[Start of Attachment]

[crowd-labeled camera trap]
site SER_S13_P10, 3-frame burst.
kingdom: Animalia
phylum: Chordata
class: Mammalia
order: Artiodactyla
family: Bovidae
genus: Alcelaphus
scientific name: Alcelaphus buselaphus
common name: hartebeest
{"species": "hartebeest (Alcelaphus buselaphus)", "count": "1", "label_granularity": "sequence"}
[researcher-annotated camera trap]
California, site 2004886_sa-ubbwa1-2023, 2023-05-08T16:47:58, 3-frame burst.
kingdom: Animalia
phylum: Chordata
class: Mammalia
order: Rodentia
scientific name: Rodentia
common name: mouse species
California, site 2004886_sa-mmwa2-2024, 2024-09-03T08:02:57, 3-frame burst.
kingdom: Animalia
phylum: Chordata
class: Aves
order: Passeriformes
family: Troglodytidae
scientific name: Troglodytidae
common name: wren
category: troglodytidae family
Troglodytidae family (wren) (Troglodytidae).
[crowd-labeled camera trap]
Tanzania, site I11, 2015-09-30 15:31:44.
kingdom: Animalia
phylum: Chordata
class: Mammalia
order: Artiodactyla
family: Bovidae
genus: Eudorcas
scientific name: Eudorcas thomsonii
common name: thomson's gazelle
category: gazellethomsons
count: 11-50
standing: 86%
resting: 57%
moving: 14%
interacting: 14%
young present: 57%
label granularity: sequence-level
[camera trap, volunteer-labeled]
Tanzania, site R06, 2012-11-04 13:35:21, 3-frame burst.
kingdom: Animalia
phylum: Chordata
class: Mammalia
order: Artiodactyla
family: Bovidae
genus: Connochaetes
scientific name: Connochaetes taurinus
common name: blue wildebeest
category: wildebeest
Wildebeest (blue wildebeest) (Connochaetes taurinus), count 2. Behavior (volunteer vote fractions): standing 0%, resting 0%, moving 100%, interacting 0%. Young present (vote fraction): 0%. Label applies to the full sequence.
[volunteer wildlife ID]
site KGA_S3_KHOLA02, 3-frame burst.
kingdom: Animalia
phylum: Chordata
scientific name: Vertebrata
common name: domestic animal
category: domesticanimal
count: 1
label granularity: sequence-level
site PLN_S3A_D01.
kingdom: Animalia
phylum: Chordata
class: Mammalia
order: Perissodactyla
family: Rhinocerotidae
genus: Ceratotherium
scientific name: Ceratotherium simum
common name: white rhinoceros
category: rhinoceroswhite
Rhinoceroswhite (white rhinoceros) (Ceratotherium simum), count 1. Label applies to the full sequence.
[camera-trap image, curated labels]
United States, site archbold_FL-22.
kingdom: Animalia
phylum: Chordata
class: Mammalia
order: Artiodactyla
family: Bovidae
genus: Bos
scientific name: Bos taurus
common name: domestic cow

[End of Attachment]

An exact copy of all the records above is the required answer.

[crowd-labeled camera trap]
site SER_S13_P10, 3-frame burst.
kingdom: Animalia
phylum: Chordata
class: Mammalia
order: Artiodactyla
family: Bovidae
genus: Alcelaphus
scientific name: Alcelaphus buselaphus
common name: hartebeest
{"species": "hartebeest (Alcelaphus buselaphus)", "count": "1", "label_granularity": "sequence"}
[researcher-annotated camera trap]
California, site 2004886_sa-ubbwa1-2023, 2023-05-08T16:47:58, 3-frame burst.
kingdom: Animalia
phylum: Chordata
class: Mammalia
order: Rodentia
scientific name: Rodentia
common name: mouse species
California, site 2004886_sa-mmwa2-2024, 2024-09-03T08:02:57, 3-frame burst.
kingdom: Animalia
phylum: Chordata
class: Aves
order: Passeriformes
family: Troglodytidae
scientific name: Troglodytidae
common name: wren
category: troglodytidae family
Troglodytidae family (wren) (Troglodytidae).
[crowd-labeled camera trap]
Tanzania, site I11, 2015-09-30 15:31:44.
kingdom: Animalia
phylum: Chordata
class: Mammalia
order: Artiodactyla
family: Bovidae
genus: Eudorcas
scientific name: Eudorcas thomsonii
common name: thomson's gazelle
category: gazellethomsons
count: 11-50
standing: 86%
resting: 57%
moving: 14%
interacting: 14%
young present: 57%
label granularity: sequence-level
[camera trap, volunteer-labeled]
Tanzania, site R06, 2012-11-04 13:35:21, 3-frame burst.
kingdom: Animalia
phylum: Chordata
class: Mammalia
order: Artiodactyla
family: Bovidae
genus: Connochaetes
scientific name: Connochaetes taurinus
common name: blue wildebeest
category: wildebeest
Wildebeest (blue wildebeest) (Connochaetes taurinus), count 2. Behavior (volunteer vote fractions): standing 0%, resting 0%, moving 100%, interacting 0%. Young present (vote fraction): 0%. Label applies to the full sequence.
[volunteer wildlife ID]
site KGA_S3_KHOLA02, 3-frame burst.
kingdom: Animalia
phylum: Chordata
scientific name: Vertebrata
common name: domestic animal
category: domesticanimal
count: 1
label granularity: sequence-level
site PLN_S3A_D01.
kingdom: Animalia
phylum: Chordata
class: Mammalia
order: Perissodactyla
family: Rhinocerotidae
genus: Ceratotherium
scientific name: Ceratotherium simum
common name: white rhinoceros
category: rhinoceroswhite
Rhinoceroswhite (white rhinoceros) (Ceratotherium simum), count 1. Label applies to the full sequence.
[camera-trap image, curated labels]
United States, site archbold_FL-22.
kingdom: Animalia
phylum: Chordata
class: Mammalia
order: Artiodactyla
family: Bovidae
genus: Bos
scientific name: Bos taurus
common name: domestic cow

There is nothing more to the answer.